Bem, se em tão poucas palavras e em alguns segundos conseguimos integrar tantos conteúdos, o que podemos dizer a respeito de quão benéfico seria para os nossos alunos se os tantos anos que passam na educação fundamental, média e superior também fosse feita de forma tão integrada, sempre procurando demonstrar a importância do aprender e o papel que cada conteúdo possui num contexto mais global? Sob minha perspectiva, os benefícios seriam incomensuráveis.

E o que pode ser feito para incentivar o aprender a aprender?

Com certeza não sou eu o mais indicado a responder essa pergunta, mas, já que estamos aqui, por que não tentar?

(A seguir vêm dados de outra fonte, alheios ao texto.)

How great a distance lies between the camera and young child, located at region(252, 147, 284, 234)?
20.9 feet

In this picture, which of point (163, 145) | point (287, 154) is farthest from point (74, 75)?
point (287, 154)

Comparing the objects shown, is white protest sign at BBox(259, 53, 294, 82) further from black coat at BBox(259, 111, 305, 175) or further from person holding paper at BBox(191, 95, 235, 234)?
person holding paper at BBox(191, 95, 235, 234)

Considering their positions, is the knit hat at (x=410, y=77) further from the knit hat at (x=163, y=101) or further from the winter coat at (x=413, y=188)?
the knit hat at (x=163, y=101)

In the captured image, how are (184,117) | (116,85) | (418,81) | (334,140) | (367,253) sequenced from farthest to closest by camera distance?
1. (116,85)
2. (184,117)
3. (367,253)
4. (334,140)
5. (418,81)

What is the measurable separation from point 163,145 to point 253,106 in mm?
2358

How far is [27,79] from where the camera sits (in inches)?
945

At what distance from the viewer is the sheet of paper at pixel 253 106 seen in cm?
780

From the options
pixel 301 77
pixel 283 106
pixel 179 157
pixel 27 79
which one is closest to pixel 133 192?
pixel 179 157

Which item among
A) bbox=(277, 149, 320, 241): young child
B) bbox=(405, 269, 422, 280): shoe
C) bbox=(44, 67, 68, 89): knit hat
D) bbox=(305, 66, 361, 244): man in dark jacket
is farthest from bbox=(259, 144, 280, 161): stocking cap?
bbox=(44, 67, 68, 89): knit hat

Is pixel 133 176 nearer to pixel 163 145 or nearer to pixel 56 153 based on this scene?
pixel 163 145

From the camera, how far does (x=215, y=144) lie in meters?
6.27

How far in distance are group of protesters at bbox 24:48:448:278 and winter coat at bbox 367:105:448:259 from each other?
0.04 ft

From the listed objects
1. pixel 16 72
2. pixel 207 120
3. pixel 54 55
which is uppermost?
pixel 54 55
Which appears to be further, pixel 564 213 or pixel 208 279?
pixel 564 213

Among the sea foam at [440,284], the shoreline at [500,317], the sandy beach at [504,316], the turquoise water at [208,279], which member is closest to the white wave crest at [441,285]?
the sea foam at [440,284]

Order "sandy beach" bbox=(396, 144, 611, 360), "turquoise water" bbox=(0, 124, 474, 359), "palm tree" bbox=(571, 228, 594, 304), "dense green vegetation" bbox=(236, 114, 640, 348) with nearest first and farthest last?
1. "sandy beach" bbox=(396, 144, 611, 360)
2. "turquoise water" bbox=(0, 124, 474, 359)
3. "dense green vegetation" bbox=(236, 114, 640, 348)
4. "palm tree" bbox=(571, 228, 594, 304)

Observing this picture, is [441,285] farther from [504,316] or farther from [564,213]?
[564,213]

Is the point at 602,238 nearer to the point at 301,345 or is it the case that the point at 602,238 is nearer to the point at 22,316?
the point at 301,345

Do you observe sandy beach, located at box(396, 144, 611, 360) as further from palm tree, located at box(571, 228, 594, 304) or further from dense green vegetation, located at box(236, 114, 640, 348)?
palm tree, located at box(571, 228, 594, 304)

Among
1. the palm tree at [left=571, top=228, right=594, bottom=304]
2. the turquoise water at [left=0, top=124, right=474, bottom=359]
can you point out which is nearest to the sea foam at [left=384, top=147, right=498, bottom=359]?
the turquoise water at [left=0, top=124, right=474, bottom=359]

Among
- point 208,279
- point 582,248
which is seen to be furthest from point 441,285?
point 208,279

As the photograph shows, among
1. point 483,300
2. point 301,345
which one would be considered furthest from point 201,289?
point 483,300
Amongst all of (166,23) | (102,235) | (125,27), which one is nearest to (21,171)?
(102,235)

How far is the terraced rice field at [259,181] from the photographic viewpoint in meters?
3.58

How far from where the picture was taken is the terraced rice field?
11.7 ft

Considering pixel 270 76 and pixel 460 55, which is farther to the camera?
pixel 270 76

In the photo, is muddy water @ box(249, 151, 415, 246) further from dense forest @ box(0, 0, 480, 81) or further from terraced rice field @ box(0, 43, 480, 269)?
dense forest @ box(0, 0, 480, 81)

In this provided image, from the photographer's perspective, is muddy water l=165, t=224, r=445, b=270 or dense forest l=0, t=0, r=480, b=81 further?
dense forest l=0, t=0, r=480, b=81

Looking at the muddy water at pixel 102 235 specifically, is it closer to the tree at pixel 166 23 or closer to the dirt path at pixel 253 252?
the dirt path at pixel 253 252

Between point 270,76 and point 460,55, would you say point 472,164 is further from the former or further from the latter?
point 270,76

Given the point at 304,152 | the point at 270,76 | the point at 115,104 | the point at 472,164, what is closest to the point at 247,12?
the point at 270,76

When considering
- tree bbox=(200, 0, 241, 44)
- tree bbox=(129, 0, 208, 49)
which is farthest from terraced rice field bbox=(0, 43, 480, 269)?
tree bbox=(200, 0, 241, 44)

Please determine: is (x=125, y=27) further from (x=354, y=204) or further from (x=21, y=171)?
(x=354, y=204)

Como citei anteriormente, um dos grandes problemas no “aprender” hoje é o fato de muitas vezes o aluno não saber como empregar o novo conceito em seu cotidiano. Se eu não sei a importância de algo, por que me dar ao trabalho de aprender? Desta forma o “aprender a aprender” deve se preocupar primeiro em apontar ao aluno a importância de descobrir como aplicar tais novos conceitos. Ensiná-lo a explorar o novo assunto de forma a tornar intuitivo compreender como ele se encaixa e é importante em seu dia-a-dia.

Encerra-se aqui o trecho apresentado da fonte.